### To do:
Scan the listing below and copy each line holding the word "Support".

------------------------

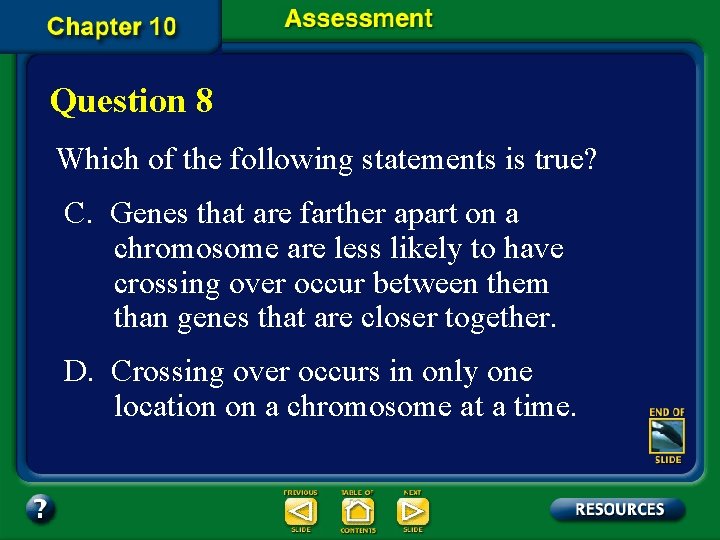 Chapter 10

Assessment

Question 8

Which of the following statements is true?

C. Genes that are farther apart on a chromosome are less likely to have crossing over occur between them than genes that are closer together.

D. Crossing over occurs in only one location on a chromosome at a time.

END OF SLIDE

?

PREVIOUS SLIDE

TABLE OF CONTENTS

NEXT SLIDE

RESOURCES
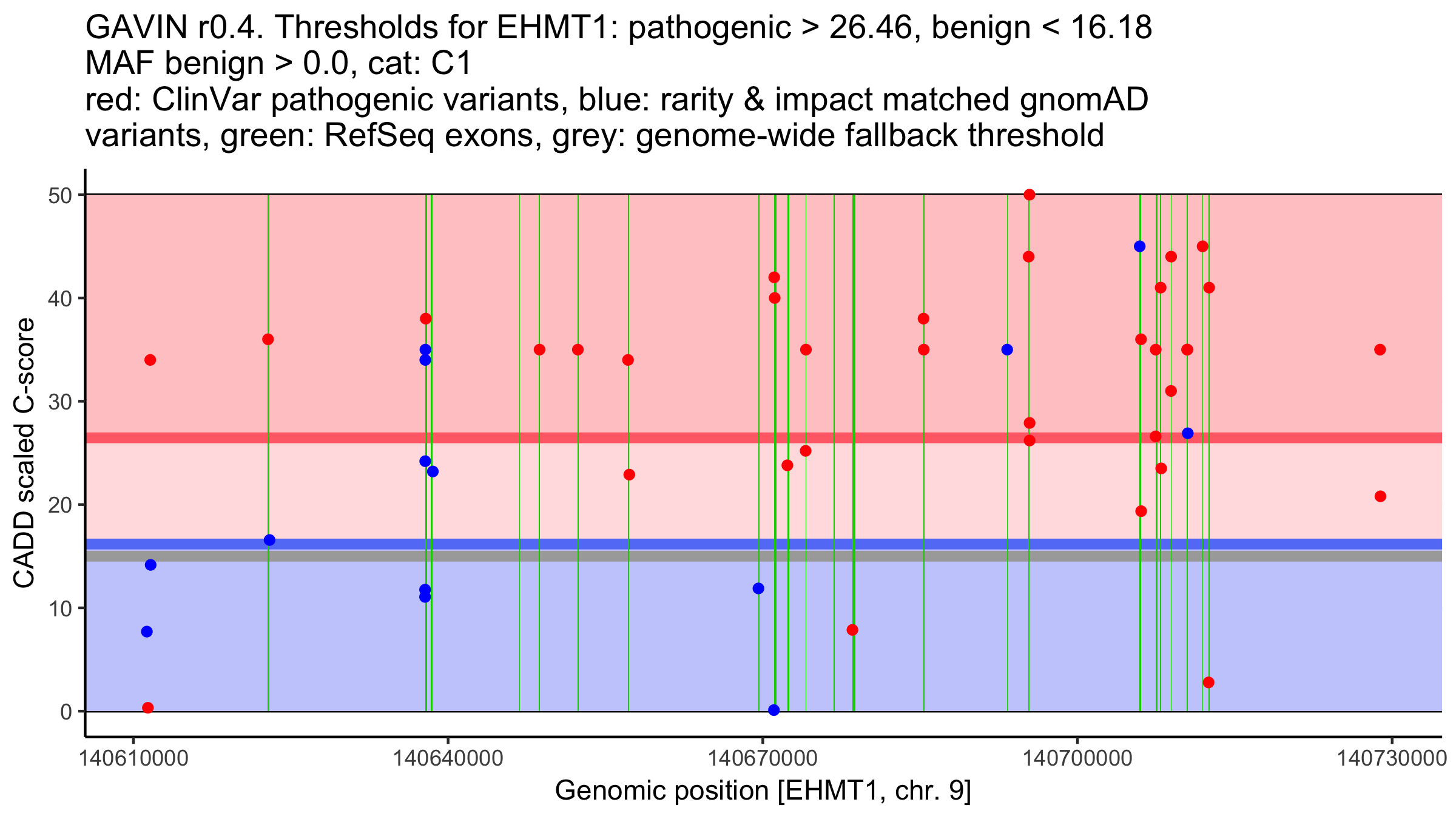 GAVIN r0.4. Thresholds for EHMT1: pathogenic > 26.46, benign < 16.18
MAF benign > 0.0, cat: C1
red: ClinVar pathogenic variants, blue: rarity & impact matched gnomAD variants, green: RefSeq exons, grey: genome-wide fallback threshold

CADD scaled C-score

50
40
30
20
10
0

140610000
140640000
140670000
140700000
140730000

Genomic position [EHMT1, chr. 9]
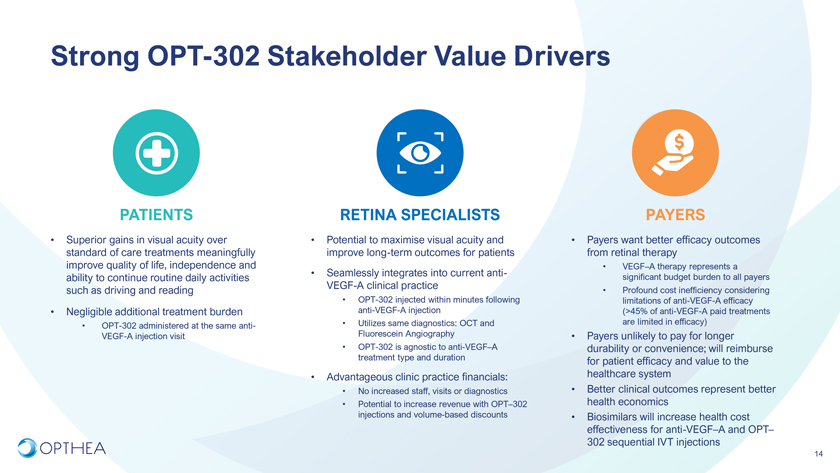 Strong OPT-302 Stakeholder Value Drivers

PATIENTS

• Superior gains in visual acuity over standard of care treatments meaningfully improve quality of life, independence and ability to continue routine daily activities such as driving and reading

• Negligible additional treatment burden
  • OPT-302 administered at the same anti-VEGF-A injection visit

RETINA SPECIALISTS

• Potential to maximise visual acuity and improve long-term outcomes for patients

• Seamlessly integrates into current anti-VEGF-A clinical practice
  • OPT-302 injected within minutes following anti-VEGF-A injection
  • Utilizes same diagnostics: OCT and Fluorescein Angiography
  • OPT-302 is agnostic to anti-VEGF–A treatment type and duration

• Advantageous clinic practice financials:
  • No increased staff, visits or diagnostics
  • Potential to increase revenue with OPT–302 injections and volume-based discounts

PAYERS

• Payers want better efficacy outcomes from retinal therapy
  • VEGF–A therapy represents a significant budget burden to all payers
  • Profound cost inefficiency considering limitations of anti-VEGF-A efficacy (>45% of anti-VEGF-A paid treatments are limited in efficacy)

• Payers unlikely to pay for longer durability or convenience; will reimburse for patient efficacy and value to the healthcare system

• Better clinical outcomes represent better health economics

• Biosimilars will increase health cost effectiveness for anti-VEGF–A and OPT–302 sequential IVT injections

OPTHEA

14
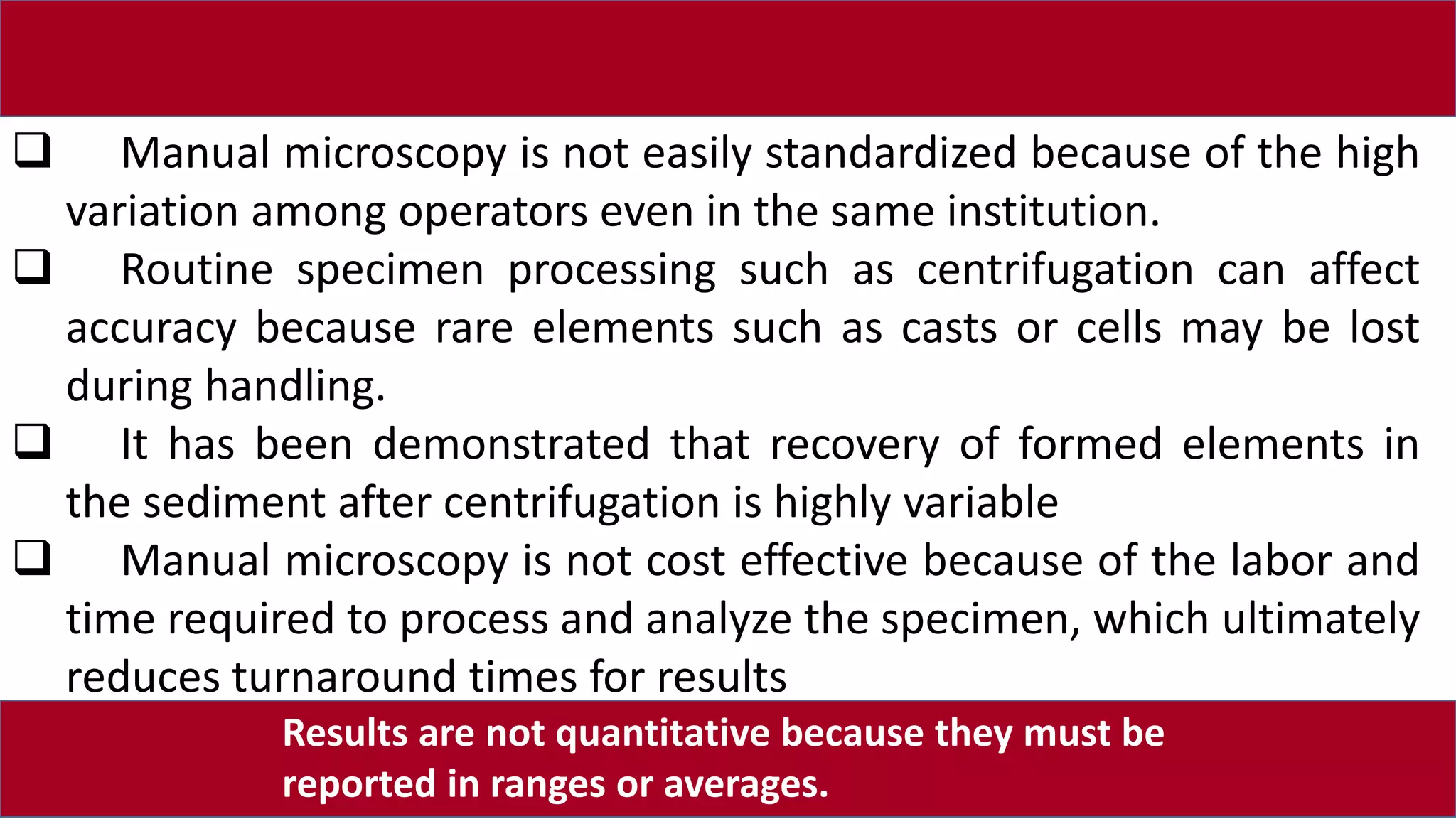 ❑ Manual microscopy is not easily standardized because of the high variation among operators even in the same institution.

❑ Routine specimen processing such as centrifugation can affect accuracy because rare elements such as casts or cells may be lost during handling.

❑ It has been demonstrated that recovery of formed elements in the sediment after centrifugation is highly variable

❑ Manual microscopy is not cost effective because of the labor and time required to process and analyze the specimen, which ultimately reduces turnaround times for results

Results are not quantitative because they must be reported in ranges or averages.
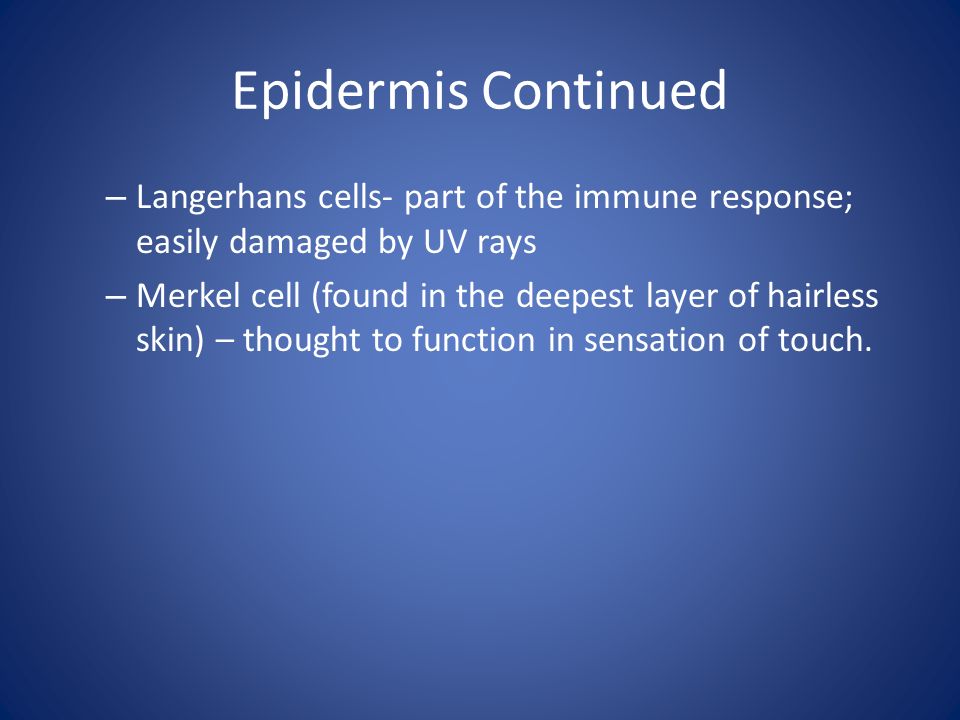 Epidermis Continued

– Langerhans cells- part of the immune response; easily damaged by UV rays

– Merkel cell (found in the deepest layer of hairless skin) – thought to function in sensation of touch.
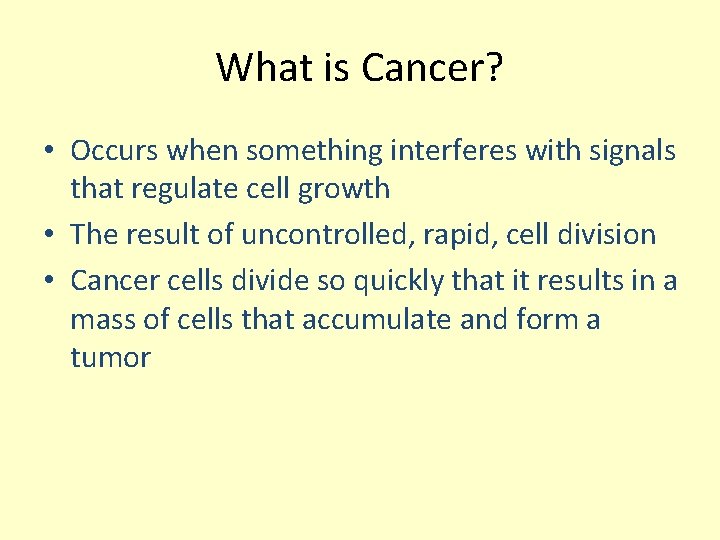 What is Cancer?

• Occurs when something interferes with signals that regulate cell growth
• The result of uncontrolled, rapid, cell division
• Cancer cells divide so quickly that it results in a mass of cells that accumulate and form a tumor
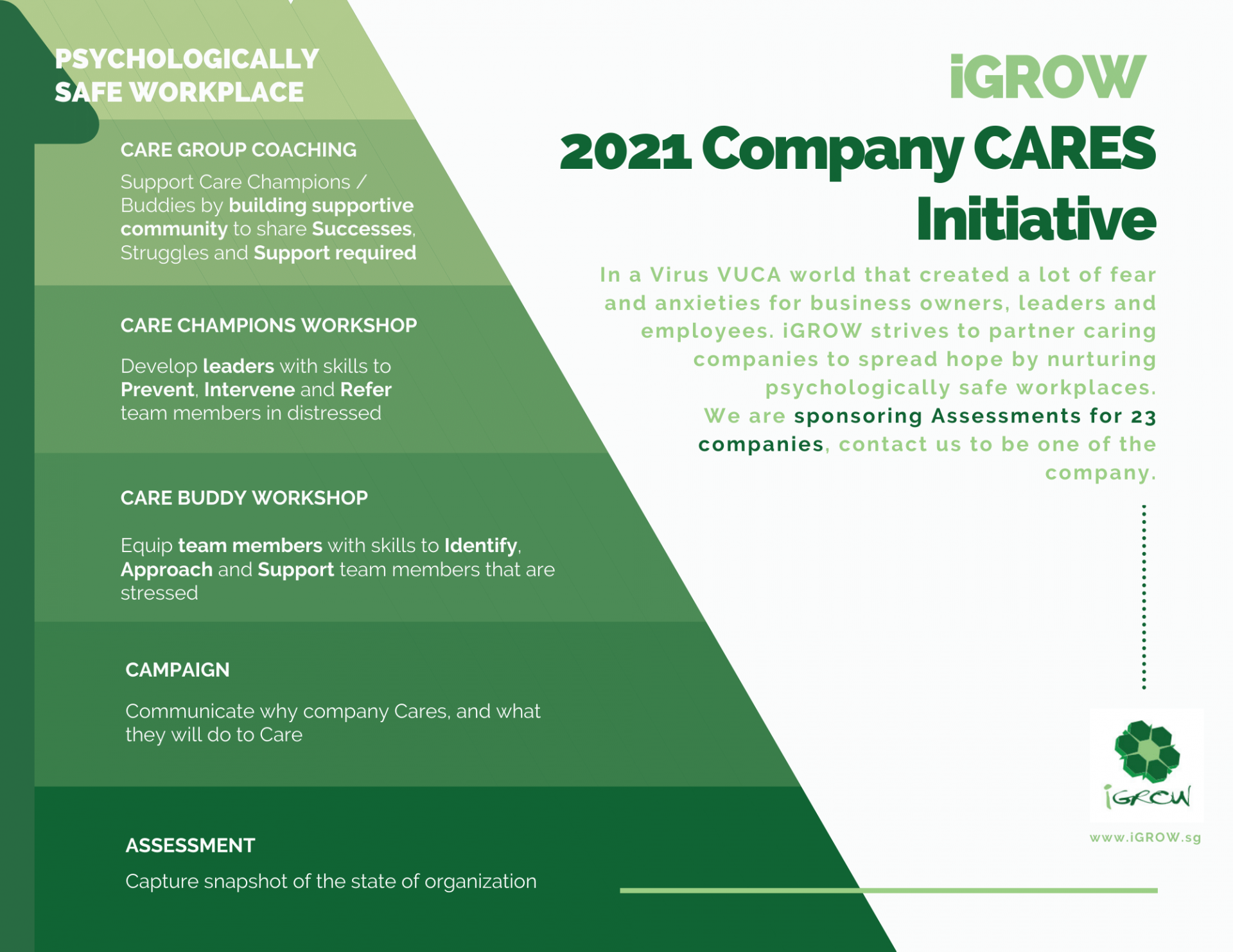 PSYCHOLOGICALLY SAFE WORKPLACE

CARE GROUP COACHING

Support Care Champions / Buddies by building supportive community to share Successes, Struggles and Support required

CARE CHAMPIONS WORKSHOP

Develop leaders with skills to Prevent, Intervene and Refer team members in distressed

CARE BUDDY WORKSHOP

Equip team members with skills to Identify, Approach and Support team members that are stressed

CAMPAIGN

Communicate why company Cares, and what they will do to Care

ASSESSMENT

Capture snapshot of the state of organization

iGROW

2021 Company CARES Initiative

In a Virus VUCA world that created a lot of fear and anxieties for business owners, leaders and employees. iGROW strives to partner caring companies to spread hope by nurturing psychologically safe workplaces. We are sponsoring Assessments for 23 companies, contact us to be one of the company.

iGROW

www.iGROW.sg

------------------------

### Answer section:
Support Care Champions / Buddies by building supportive community to share Successes, Struggles and Support required
Equip team members with skills to Identify, Approach and Support team members that are stressed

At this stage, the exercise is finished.